Nov 2, 2007 at 6:40 PM Post #14 of 18
Quote:

Originally Posted by vcoheda /img/forum/go_quote.gif
how can you do that?
blink.gif



How can you do that?
blink.gif
I assumed it wouldn't be necessary to state the obvious, but that's what I get for assuming.

Yes RCA or XLR jacks and power cord inlets on stereo components are usually located in close proximity to each other at the point at which they enter the component's chassis, and thus it obviously would be impossible to keep interconnects and power cords separated two feet from each other at the point that they enter the chassis.

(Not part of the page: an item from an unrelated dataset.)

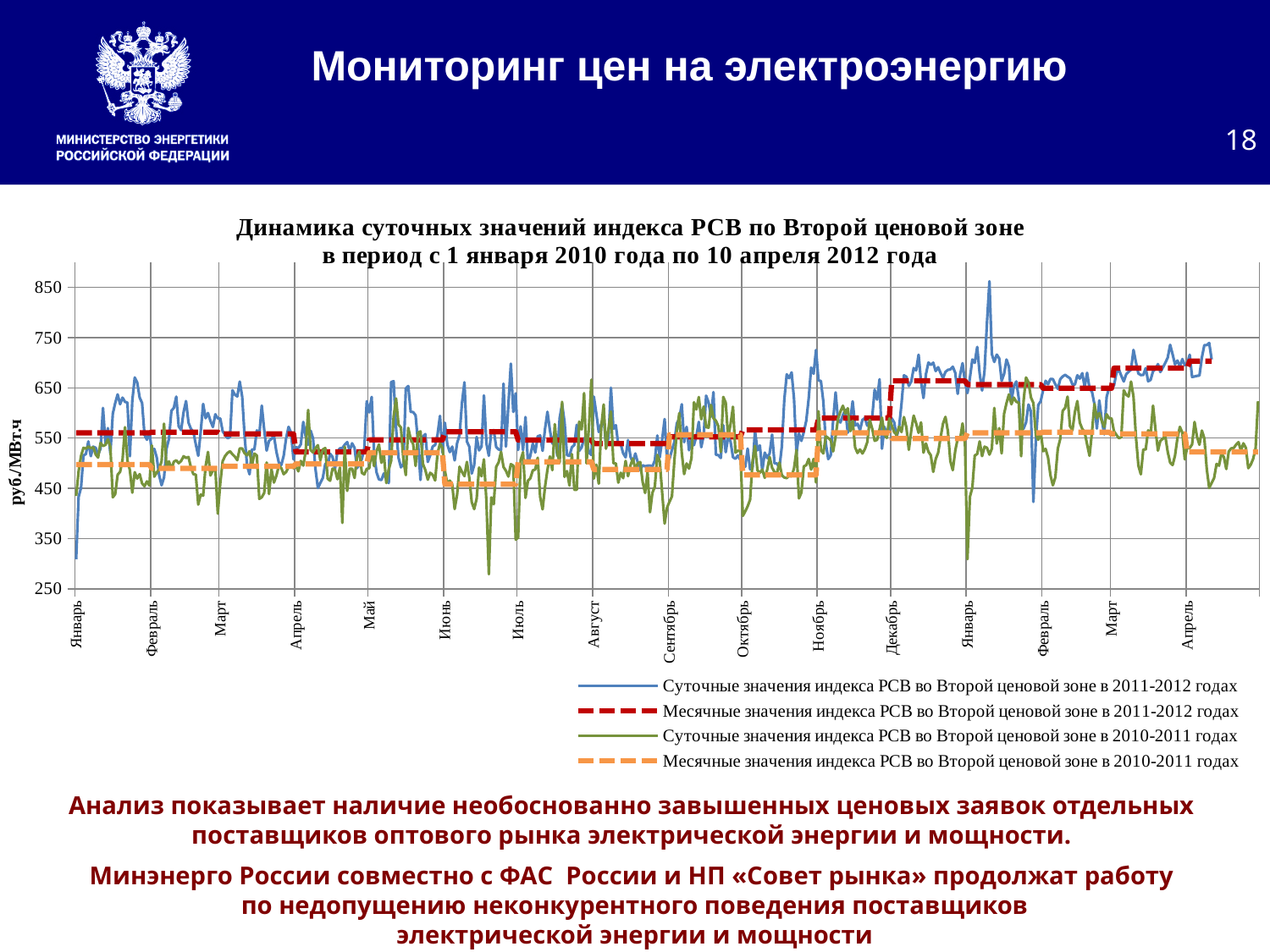
Is the monthly value of the РСВ index for 2011-2012 (red dashed line) in the second Март greater or less than 650? greater Does the highest daily value of the РСВ index for 2011-2012 (blue line) in the second Январь exceed 750? greater Does the monthly value of the РСВ index for 2011-2012 (red dashed line) generally rise or fall from the first Январь to the last Апрель? rise What is the title of the chart? Динамика суточных значений индекса РСВ по Второй ценовой зоне в период с 1 января 2010 года по 10 апреля 2012 года Is the monthly value of the РСВ index for 2011-2012 (red dashed line) in the first Январь greater or less than 650? less What is the label of the vertical axis? руб./МВт.ч How many month labels are shown along the x axis? 16 How many series does the legend list? 4 In Декабрь, which is higher: the monthly value for 2011-2012 (red dashed line) or the monthly value for 2010-2011 (orange dashed line)? Месячные значения индекса РСВ во Второй ценовой зоне в 2011-2012 годах What kind of chart is shown on the slide? line chart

However in most systems power cords and interconnects at the midpoint of their runs have enough slack in them to be able to be very close to, or even touch, one another, and it's at that point that I'm suggesting keeping a two foot separation in order to minimize the possibility of AC hum contaminating the signal through the interconnects.
 
Nov 2, 2007 at 7:32 PM Post #15 of 18
Quote:

Originally Posted by nikongod /img/forum/go_quote.gif
in a headphone based system, the opportunity for noise pickup from a power-cord is small. the power "flow" simply isnt there to make the EMF to leak out.


Because the speakers are so close to your ears headphone systems are in general much more sensitive to extraneous noise pickup than are speaker based systems, and as a result power-cord noise pickup in a tube-based headphone system can actually be more audible than with a speaker based system. And as many tube-based system owners - headphone or not - can tell you, a couple of very effective ways to reduce the chances of AC hum entering one's system is through power-cord/interconnect isolation, and through single power-cord plug-in points.

Quote:

Originally Posted by nikongod /img/forum/go_quote.gif
you should not need to put a cheater plug on ANYTHING in your system unless its plugged into different outlets with different ground references. in my system there are NO cheater plugs, BUT everything is plugged into a monster-power conditioner (glorified surge bar
wink.gif
)



Perhaps I should have been clearer about it in my post, but the use of cheater plugs was suggested only as a DIAGNOSTIC TOOL to find out if there is or is not a ground loop problem. Having said that, I do however know some very experienced people in the audio world that use cheater plugs to deal with stubborn ground-loop problems that can't be eliminated any other way. I've used them myself on occasion when no other solution would work, and I would use them again if I had to. As always YMMV, and the choice is up to the individual audiophile.